5 Simple exercises that will help you transform your body in weeks!
Exercising is a very healthy way to start anyone’s day. It gives you that fuel up that you need to give your day a quick jumpstart. Regardless of age, body type and gender, basically, everyone needs exercise. Exercise is a great assurance that you keep all of your muscles healthy.
The way you metabolize any excess fat is a good way to make sure that all of your systems are indeed properly working. Although some do not get around the actual stage of exercising, there are some who wish to get themselves in the proper pathway.

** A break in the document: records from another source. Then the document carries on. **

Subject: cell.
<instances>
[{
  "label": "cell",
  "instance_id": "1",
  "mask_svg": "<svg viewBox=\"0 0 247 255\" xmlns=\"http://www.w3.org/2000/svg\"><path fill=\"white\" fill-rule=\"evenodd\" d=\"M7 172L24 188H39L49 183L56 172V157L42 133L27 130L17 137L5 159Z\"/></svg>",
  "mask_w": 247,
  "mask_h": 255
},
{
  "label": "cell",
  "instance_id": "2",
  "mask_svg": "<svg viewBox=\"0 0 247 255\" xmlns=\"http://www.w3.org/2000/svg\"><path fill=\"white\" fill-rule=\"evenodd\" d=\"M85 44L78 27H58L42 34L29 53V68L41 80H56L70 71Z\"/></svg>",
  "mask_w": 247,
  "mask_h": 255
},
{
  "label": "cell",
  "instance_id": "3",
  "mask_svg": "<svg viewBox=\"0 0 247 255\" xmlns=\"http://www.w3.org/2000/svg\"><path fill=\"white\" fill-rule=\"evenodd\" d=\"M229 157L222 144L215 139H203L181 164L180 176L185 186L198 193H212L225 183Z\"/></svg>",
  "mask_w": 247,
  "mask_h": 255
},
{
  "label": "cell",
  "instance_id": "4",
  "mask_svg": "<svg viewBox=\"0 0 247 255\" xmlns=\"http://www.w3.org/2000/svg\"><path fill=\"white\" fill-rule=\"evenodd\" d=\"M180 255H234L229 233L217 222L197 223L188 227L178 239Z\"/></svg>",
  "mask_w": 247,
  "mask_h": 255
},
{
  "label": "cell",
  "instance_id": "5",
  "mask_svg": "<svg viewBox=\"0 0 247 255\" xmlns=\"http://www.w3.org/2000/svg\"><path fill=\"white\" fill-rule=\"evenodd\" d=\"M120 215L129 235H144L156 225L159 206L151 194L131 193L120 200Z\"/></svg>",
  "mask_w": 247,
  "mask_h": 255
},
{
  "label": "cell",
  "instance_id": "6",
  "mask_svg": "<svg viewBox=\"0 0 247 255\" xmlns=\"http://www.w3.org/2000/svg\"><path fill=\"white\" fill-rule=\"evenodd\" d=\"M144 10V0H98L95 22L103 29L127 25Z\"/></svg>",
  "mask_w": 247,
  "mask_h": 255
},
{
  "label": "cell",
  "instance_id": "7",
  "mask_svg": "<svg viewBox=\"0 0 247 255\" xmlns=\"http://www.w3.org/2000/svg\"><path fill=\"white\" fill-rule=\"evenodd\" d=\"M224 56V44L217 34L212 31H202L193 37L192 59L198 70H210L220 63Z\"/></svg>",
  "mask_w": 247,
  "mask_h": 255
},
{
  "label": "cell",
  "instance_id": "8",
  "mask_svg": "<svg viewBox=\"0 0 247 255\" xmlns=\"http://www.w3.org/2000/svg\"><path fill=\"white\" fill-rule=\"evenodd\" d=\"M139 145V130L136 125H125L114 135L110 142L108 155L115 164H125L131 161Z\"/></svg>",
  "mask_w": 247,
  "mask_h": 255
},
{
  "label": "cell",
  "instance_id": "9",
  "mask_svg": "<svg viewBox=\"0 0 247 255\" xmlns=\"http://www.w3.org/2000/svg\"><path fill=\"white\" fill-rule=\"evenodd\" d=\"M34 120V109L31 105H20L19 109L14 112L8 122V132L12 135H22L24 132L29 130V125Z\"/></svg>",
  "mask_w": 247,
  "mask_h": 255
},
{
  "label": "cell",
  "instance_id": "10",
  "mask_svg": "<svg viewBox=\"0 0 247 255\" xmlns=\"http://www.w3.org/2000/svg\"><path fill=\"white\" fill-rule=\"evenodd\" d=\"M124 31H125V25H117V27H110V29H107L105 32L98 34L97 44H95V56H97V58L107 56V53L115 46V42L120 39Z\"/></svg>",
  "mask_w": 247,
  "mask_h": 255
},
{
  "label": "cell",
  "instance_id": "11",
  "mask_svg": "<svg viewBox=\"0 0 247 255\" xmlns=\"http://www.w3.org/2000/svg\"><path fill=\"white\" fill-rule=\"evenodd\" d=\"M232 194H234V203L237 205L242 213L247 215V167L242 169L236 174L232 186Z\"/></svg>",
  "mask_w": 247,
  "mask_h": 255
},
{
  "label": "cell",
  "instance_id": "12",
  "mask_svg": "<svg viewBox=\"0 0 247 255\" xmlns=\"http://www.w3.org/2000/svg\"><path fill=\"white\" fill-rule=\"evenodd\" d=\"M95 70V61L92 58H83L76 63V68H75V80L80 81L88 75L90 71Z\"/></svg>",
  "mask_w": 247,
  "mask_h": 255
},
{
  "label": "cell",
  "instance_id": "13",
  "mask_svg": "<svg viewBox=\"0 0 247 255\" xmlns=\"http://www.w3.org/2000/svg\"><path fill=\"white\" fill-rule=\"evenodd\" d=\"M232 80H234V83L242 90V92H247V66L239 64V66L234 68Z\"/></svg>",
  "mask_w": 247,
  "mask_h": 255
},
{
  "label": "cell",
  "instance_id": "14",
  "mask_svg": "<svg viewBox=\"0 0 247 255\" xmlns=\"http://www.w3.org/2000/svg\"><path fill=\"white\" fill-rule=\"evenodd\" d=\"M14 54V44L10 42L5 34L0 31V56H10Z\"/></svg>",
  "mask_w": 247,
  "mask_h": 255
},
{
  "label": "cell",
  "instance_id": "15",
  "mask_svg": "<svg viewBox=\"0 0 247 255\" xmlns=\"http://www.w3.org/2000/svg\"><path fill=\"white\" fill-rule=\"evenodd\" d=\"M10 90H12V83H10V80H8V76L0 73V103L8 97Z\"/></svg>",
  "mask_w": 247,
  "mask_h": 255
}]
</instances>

Here are five exercises that will surely help you get on track.
Planks are very easy to hear yet they can be very difficult to do. Other workout routines can be repeated for as much as 50 times or even 250 repetitions yet, planks can only range from doing seconds to a few minutes. Planks will strengthen your abdominal area, arms and legs, all at the same time while you do it.
Squats are great exercises for the hips. It makes sure that your legs are definitely toned and muscular for any type of load work you plan to have. You have to do it properly of course. You need to make sure that your body is straight as you bend your knees and carry the weight that you have.
3.) Bird Dog
This position is like the planks. The exercise will surely rev up your arms, legs and abdominal area. The position is facing down and try to “reach” for stretching. The repetitions will be good for 10s and then gradually increasing them
4.) Hip Raises
This exercise focuses on the arms, legs and abdominal area. It can also affect the chest area. Just lie down and lift your hips and do this repeatedly. It is very easy yet works up a lot of muscle.
Push ups works for your chest and arms. Especially the arms, the push ups are designed to challenge your biceps. Make sure to do this properly and make your body straight.
The repetitions of these exercises should not be in great numbers for first timers. It is nice to start by 5s for each and then increasing in to 7, 10, 12, 15, 17 and then 20. Once in 20s, you can add by 5s and then once you reach 50, you can add by 10s and then add as much repetitions as you can.